» **Selected text**

****************************************

# New Red Fox Mount



## Liv4Trappin (Feb 22, 2006)

Here is a pretty Red I did recently from the Rocky Mountains. Take care everyone!

Mike


----------



## soggybtmboys (Feb 24, 2007)

Wow Mike, that is a beauty! I think I just saw it blink!


----------



## Brian Jones (Jan 11, 2009)

Great job, Mike


----------



## chris_kreiner (Sep 6, 2006)

soggybtmboys said:


> Wow Mike, that is a beauty! I think I just saw it blink!


 
Blink!! I think I saw it wink at me!! He probably is thinking he looks better now then what he did when he was alive. 

Awesome Job as usual Mike!!


----------



## Paul Thompson (Jul 16, 2007)

Awwwhh hummm,, snorrrr,,,, just another great mount from Super Mike.


----------



## 68Mustang (Sep 14, 2007)

That is an INCREDIBLE mount -- absolutey beautiful!!!

Well done!


----------



## Liv4Trappin (Feb 22, 2006)

Thanks everyone...You crack me up Paul.

Mike


----------



## Cuz (Jan 16, 2008)

Absolutely fantastic!! I always look forward to your fur pics Mike.


----------



## Mitchell Ulrich (Sep 10, 2007)

I'm glad that you live up there and not down here by me!

Mitch


----------



## HunterHawk (Dec 8, 2005)

wow i just saw this one! come on you were on my team and you didnt even let me know about this one!

looks great Mike! as always.... and even from the rocky mountains eh?

looks like a nice fox!

with your attention to detail on predators you sure you werent raised by wolves or something?


----------



## honkertonk (May 6, 2005)

Wow, that is pretty!


----------



## Big Buck (Feb 8, 2000)

Nice looking mount Mike, are you going to the MTA show with it?


----------



## timberdoodle528 (Nov 25, 2003)

I know where my first fox will go that I trap! Beautiful mount, Mike. Nice work.


----------

****************************************

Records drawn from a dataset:

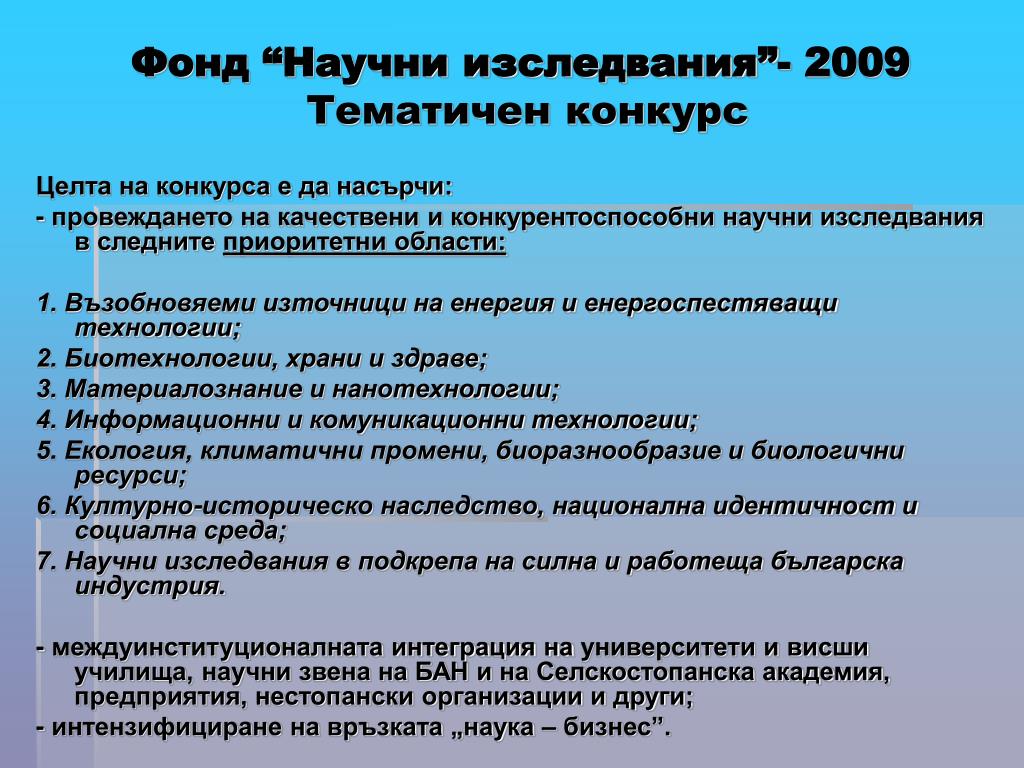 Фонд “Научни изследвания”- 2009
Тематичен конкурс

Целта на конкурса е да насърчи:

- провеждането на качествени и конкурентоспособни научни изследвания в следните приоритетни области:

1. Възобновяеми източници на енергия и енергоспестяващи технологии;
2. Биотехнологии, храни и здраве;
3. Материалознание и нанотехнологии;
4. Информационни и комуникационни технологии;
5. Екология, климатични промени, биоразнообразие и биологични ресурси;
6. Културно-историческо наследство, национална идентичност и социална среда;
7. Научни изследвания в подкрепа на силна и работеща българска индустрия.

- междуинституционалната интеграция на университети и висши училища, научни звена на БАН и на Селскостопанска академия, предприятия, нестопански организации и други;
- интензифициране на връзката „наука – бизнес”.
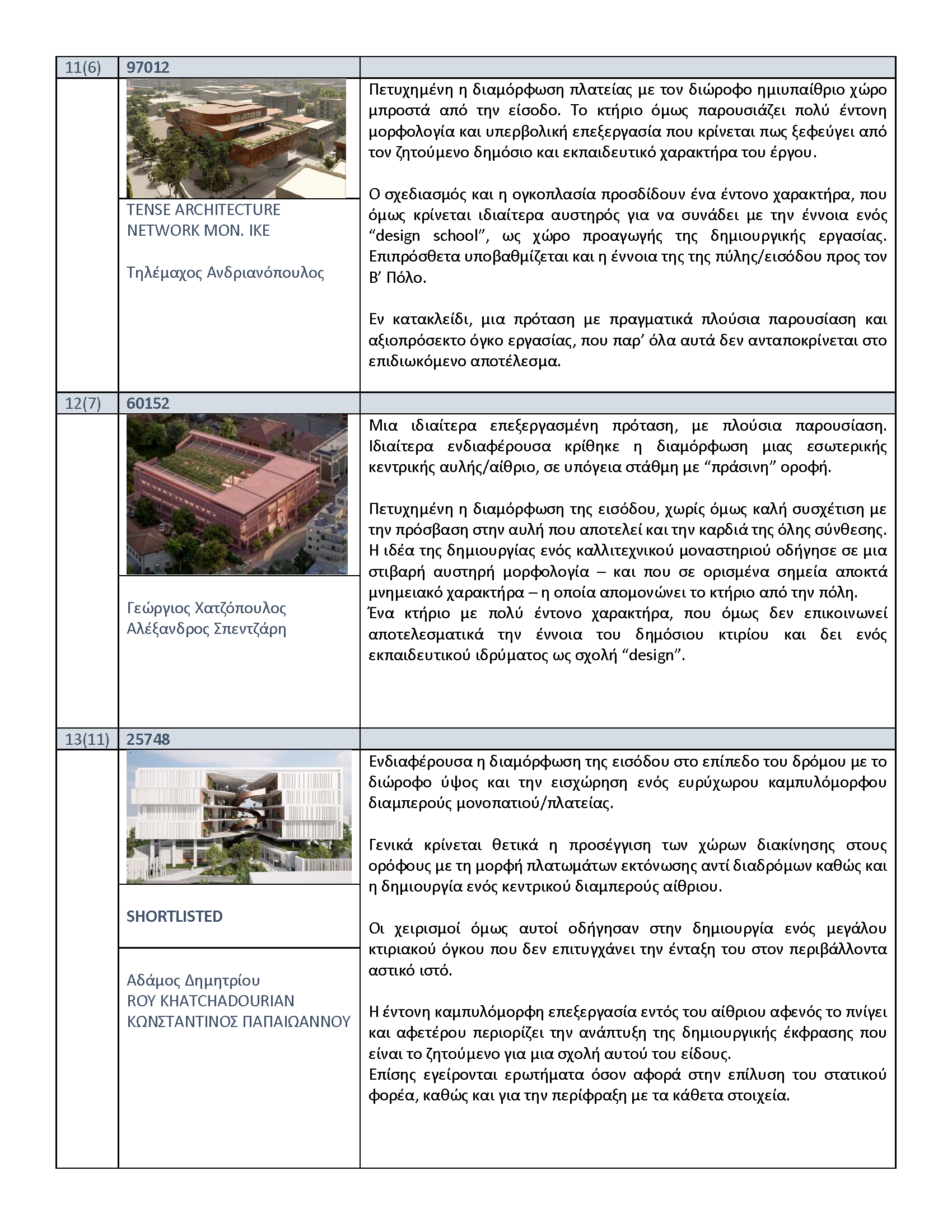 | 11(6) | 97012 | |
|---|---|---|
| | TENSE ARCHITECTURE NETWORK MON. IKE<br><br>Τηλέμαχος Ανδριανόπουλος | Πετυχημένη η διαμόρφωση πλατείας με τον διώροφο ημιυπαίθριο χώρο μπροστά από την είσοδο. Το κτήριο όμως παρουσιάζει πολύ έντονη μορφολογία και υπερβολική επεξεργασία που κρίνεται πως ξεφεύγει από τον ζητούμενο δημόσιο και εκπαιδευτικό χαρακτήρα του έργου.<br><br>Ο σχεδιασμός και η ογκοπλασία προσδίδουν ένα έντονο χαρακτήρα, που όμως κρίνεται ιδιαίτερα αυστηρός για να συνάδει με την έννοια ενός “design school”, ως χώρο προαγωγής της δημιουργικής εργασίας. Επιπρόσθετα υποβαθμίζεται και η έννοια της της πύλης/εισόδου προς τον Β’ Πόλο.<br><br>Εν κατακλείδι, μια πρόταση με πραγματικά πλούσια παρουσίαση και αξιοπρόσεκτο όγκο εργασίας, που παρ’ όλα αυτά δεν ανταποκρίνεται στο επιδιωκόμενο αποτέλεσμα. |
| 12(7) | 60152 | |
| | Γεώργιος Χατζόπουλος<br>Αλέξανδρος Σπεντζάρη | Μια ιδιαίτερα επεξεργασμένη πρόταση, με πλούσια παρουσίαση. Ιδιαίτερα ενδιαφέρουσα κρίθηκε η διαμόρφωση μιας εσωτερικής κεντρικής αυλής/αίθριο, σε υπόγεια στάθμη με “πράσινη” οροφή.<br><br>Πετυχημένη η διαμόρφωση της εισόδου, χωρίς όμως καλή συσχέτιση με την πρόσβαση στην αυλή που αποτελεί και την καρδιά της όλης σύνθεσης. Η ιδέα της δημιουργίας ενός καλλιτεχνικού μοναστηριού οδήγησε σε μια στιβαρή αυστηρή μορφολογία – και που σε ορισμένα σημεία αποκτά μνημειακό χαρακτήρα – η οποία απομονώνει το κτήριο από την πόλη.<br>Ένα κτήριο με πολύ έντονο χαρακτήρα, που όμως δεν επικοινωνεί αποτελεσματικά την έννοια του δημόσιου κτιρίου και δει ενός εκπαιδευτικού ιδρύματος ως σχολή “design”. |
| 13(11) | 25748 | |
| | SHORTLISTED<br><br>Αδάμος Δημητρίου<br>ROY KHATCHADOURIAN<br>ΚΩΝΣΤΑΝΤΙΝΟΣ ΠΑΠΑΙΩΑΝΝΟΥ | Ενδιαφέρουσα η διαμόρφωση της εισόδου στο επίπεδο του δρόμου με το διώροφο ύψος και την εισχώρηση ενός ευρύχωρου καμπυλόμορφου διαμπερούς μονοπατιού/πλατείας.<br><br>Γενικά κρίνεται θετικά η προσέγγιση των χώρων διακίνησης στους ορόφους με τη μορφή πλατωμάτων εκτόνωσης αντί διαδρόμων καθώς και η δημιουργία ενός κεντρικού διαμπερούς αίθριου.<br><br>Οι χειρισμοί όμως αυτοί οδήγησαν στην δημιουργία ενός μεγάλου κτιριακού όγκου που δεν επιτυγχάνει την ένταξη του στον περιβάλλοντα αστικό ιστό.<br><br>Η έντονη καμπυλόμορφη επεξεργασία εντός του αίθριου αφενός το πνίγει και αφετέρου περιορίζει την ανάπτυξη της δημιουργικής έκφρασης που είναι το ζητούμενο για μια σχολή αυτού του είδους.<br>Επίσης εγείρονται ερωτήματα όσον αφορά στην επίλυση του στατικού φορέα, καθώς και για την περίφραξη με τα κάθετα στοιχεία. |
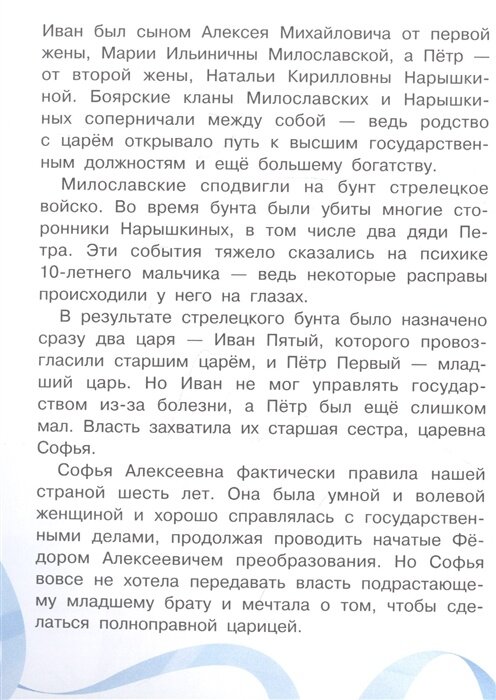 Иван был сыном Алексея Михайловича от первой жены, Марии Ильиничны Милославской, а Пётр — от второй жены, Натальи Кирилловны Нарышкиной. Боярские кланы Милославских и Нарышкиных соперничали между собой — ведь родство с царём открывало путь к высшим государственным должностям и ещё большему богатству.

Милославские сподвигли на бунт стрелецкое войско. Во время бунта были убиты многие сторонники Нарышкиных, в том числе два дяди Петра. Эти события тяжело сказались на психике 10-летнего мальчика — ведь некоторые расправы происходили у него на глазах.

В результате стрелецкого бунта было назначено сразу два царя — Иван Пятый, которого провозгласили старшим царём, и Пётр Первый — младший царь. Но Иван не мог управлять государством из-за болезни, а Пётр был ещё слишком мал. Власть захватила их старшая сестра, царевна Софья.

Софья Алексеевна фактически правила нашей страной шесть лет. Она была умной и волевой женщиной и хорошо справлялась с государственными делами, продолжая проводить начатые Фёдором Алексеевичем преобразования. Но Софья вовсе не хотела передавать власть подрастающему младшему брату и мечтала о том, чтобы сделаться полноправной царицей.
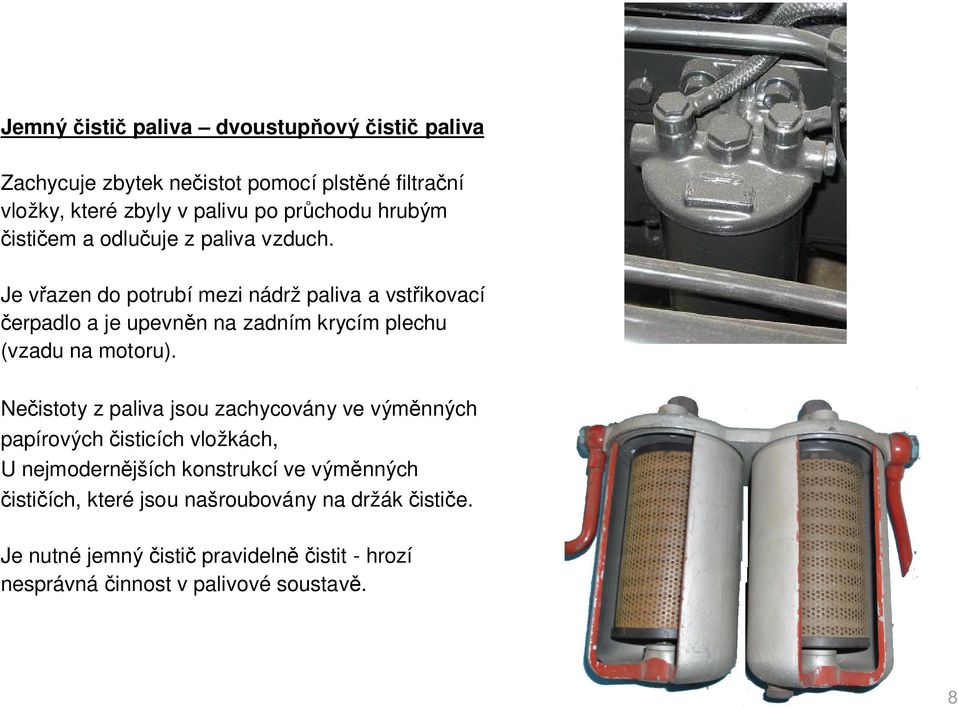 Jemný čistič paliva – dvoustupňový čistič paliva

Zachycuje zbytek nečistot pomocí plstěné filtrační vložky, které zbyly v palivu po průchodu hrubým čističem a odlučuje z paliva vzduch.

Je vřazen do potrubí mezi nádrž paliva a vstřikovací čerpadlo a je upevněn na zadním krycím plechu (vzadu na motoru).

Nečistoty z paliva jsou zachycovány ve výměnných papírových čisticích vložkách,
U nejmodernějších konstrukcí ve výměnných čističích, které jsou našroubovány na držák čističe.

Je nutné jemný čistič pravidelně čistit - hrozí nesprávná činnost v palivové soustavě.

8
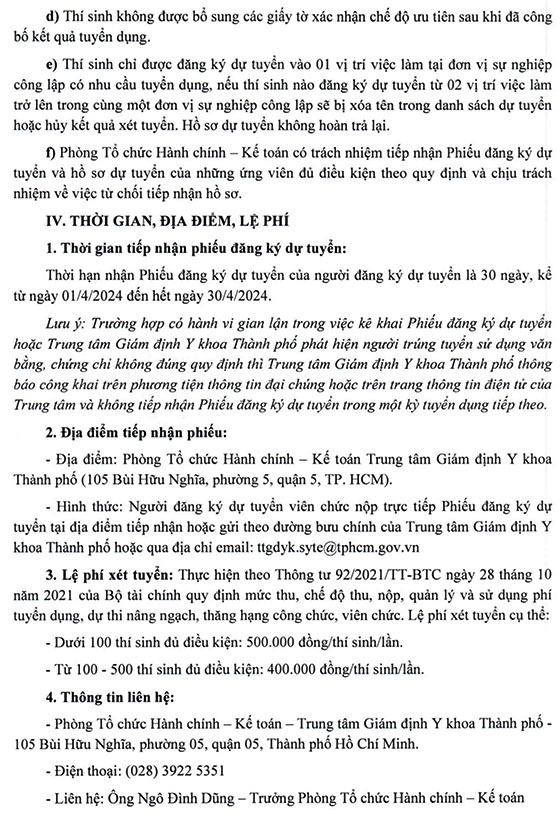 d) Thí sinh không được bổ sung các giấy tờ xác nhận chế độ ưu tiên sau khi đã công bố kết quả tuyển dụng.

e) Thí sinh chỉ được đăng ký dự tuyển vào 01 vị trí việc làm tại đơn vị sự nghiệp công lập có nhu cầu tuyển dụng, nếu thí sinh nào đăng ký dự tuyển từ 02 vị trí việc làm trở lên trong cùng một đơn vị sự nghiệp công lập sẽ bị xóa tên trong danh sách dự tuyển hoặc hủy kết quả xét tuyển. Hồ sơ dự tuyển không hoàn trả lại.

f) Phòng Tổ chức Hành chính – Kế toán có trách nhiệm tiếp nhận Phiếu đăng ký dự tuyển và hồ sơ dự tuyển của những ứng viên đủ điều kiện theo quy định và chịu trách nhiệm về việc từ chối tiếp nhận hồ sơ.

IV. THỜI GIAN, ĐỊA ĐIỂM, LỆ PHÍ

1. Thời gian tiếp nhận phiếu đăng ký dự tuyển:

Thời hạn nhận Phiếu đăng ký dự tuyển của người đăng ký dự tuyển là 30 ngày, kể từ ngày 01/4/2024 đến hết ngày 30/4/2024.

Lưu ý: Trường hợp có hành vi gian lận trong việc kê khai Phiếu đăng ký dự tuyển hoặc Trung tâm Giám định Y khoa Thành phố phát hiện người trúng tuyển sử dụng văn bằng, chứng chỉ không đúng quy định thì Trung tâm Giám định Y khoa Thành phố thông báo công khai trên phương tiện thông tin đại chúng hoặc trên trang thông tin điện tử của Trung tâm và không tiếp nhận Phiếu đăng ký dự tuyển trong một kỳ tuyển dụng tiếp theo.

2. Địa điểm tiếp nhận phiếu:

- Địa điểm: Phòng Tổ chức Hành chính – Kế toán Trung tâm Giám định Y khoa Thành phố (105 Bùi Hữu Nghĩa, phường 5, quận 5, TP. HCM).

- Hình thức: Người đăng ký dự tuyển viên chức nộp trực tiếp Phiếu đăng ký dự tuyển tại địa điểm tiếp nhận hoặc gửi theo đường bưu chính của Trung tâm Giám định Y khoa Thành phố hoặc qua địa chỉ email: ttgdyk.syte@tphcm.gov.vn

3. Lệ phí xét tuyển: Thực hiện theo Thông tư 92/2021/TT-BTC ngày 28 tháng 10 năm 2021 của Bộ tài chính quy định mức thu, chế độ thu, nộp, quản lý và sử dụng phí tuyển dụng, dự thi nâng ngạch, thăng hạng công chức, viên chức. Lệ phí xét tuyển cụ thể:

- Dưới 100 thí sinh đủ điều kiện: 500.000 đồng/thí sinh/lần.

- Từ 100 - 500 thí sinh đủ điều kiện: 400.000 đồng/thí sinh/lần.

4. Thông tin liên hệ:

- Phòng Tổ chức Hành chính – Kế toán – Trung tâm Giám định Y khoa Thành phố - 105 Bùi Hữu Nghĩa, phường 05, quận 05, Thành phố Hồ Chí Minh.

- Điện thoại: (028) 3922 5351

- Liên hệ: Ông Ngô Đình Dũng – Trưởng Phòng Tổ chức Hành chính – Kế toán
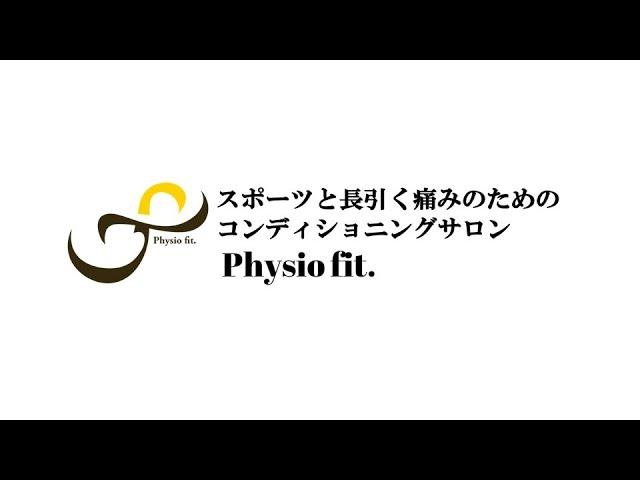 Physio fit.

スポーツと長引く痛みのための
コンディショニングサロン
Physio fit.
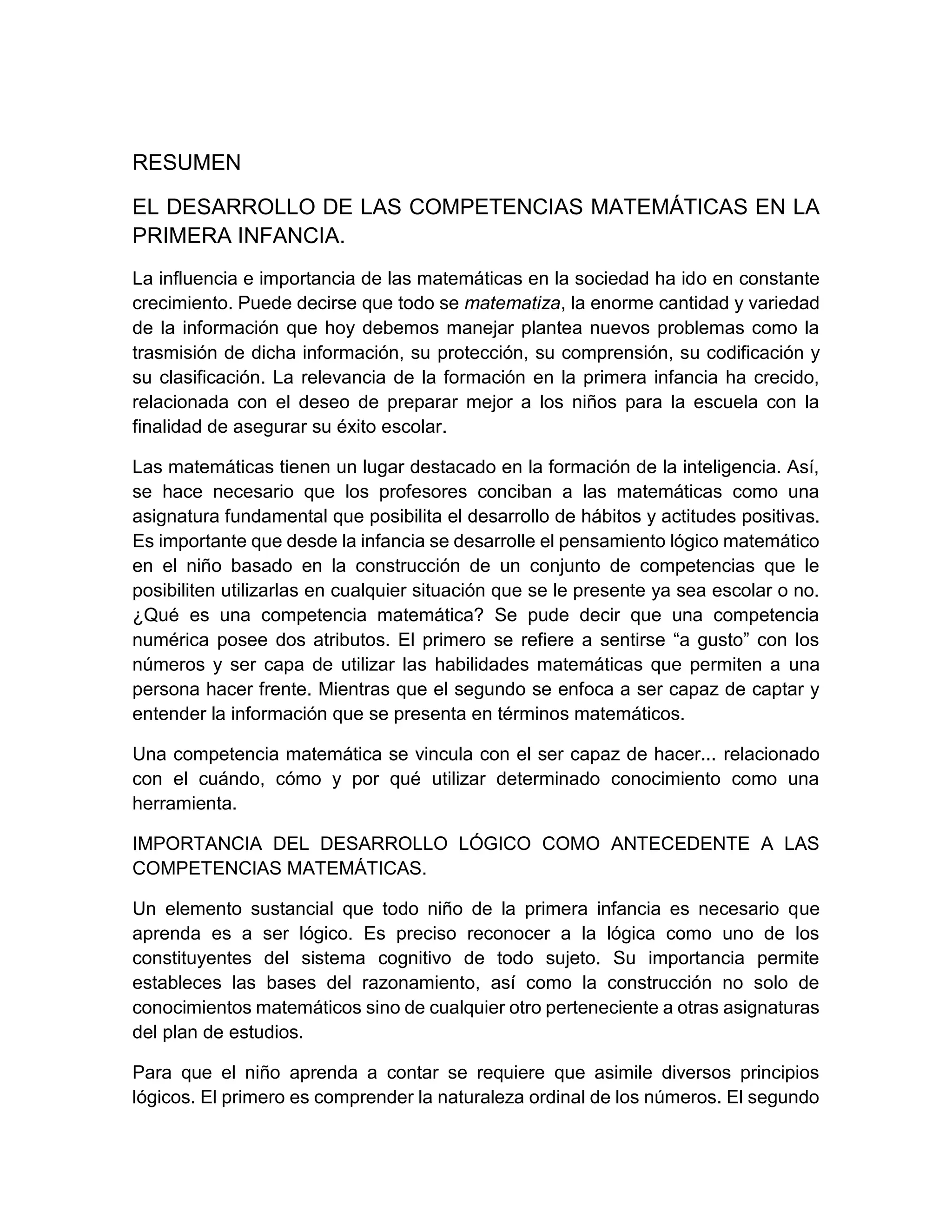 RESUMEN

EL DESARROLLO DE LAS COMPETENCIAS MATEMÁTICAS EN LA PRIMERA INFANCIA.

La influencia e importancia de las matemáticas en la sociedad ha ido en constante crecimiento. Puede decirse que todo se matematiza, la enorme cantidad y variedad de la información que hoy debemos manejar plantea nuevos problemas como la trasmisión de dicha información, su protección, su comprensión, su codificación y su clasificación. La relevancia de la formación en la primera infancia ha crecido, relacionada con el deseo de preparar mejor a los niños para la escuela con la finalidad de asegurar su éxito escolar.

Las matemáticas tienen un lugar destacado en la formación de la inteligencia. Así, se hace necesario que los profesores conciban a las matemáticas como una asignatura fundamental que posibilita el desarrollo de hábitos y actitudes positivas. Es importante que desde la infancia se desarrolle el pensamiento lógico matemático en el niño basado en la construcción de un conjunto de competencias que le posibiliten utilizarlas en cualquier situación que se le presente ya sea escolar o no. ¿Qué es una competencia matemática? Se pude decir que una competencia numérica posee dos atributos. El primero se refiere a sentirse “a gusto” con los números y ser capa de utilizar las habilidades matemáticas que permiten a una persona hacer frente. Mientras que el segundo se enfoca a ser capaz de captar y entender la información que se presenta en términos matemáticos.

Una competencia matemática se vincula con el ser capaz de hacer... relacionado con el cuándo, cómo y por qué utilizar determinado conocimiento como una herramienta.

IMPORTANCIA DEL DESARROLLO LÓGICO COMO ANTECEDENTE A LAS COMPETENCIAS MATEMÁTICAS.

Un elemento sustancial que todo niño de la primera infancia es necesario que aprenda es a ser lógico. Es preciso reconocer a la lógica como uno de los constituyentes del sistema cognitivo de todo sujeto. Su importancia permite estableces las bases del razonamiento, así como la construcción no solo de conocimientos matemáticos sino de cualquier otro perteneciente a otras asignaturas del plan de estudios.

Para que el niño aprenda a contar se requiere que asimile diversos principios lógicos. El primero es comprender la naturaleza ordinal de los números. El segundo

****************************************

» **Problems and tasks**
(A) Based on the fox mount thread, decide whether each statement below agrees with it. Answer yes or no for each, quoting the words of the thread that decide it.
(i) Mike states that the red fox came from the Rocky Mountains.
(ii) Big Buck asks whether Mike will take the mount to the MTA show.
(iii) timberdoodle528 says he has already trapped his first fox.
(B) In the fox mount thread, HunterHawk complains that Mike did not let him know about this mount. What reason does HunterHawk give for the complaint?
(C) In the fox mount thread, take the passage starting with "## Cuz (Jan" and going on through "here by me!", swap "fur pics" for "mount photos", and write the passage out again.

» **Task solutions**
(A)
(i) Yes: "Here is a pretty Red I did recently from the Rocky Mountains."
(ii) Yes: "are you going to the MTA show with it?"
(iii) No: "I know where my first fox will go that I trap!"

(B) HunterHawk objects because Mike was on his team, yet Mike did not let him know about the mount. He writes, "come on you were on my team and you didnt even let me know about this one!"

(C)
## Cuz (Jan 16, 2008)

Absolutely fantastic!! I always look forward to your mount photos Mike.


----------



## Mitchell Ulrich (Sep 10, 2007)

I'm glad that you live up there and not down here by me!